Sechs großformatige Leinwände von Bednarsky, die auf Metallstehlen um eine Wendeltreppe versammelt sind, welche in das sternenförmige Obergeschoss der Ausstellungsfläche führt, spüren Motiven nach, die sich mit den vermeintlichen Oppositionen von Aktivität und Erschöpfung beschäftigen. Energy Strategy (2021) zeigt beispielsweise eine Tierfigur, die sich an dem Kinder- und Bilderbuch Where the Wild Things Are (1963) des US-amerikanischen Autors und Illustrators Maurice Sendak anlehnt. Ein Fantasiegeschöpf mit grünlichem Fell und zwei Hörnern lehnt hier sitzend mit geschlossenen Augen an einer schmalen Palme und mehreren um es getürmten Kissen. Den Kopf in eine Hand gestützt, scheint es vor tiefer Erschöpfung eingeschlafen zu sein, oder zumindest eine kurze Pause von der es umgebenden Welt zu nehmen. Als ein mögliches Symbolbild des (post)-pandemischen Subjekts, dessen Energie – selbst unter Palmen – verbrannt ist, gibt es der Erschöpfung Raum und verpackt diese zugleich in etwas Fantastischem, Mehr-als-Menschlichem. Gegenüber befindet sich die gleichformatige Leinwand Wellness (Milk&Honey) (2019), in der unter dem regenbogenfärbigen Schriftzug „Wellness!“ Seifenblasen, die an ätherische Ölbäder erinnern, und zwei schwebende, körperlose Brüste arrangiert sind.

_DATENAUSZÜGE_:
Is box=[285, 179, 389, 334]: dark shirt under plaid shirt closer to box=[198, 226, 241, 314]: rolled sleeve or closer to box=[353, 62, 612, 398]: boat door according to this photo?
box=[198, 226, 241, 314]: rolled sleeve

==

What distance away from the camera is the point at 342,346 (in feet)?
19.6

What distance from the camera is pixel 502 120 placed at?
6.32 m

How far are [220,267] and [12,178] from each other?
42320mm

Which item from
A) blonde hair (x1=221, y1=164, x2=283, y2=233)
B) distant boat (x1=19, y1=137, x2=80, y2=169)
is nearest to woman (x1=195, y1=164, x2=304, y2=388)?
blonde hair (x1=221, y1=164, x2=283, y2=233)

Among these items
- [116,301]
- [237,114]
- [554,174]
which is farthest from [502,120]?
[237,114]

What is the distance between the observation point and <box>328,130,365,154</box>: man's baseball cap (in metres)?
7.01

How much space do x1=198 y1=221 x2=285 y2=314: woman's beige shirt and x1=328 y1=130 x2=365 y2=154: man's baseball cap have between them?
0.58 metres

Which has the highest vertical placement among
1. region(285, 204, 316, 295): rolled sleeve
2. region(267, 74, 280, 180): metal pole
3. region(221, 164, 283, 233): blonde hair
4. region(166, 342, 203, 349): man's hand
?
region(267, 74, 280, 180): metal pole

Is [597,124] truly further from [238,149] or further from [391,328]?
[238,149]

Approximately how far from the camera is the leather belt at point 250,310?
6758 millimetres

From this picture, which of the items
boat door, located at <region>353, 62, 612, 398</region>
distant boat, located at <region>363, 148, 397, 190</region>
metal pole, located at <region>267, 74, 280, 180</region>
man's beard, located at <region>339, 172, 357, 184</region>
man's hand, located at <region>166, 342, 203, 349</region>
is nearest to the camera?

_ANFORDERUNG A_:
An welches Kinder- und Bilderbuch lehnt sich laut dem Text über Bednarskys Leinwände die Tierfigur in Energy Strategy an?
_ANFORDERUNG B_:
Stimmen die folgenden Aussagen mit dem Text über Bednarskys Leinwände überein? (i) Die Leinwände sind um eine Wendeltreppe herum aufgestellt. (ii) Das Fantasiegeschöpf in Energy Strategy hat blaues Fell. (iii) Wellness (Milk&Honey) entstand 2021.
_ANFORDERUNG C_:
Setze den Text über Bednarskys Leinwände im Anschluss an seinen letzten Satz fort.

_LÖSUNG A_:
An Where the Wild Things Are (1963) von Maurice Sendak.

_LÖSUNG B_:
(i) Ja: „die auf Metallstehlen um eine Wendeltreppe versammelt sind“
(ii) Nein: „Ein Fantasiegeschöpf mit grünlichem Fell“
(iii) Nein: „Wellness (Milk&Honey) (2019)“

_LÖSUNG C_:
Brüste tauchen immer wieder im jüngsten Werk Bednarskys auf – als Motiv stellen sie, laut ihr, eine Art „Daseinsberechtigung“ der Künstlerin und des Bildes zugleich dar. Die runden Formen, die mehr an Landschaften als an Körper erinnern, sind auch die Protagonistinnen von Shadowland-21 (2021), einer weiteren Malerei, die in dem sechsteiligen Ensemble zu sehen ist. Hier bildet die Brust eine Metapher für das Essentielle, aber auch für das „Schattenland“ von Mutterschaft und verweist gleichzeitig auf einen Teil des Körpers, der noch immer mehr als sexualisiertes Objekt, denn als natürlich wahrgenommen wird.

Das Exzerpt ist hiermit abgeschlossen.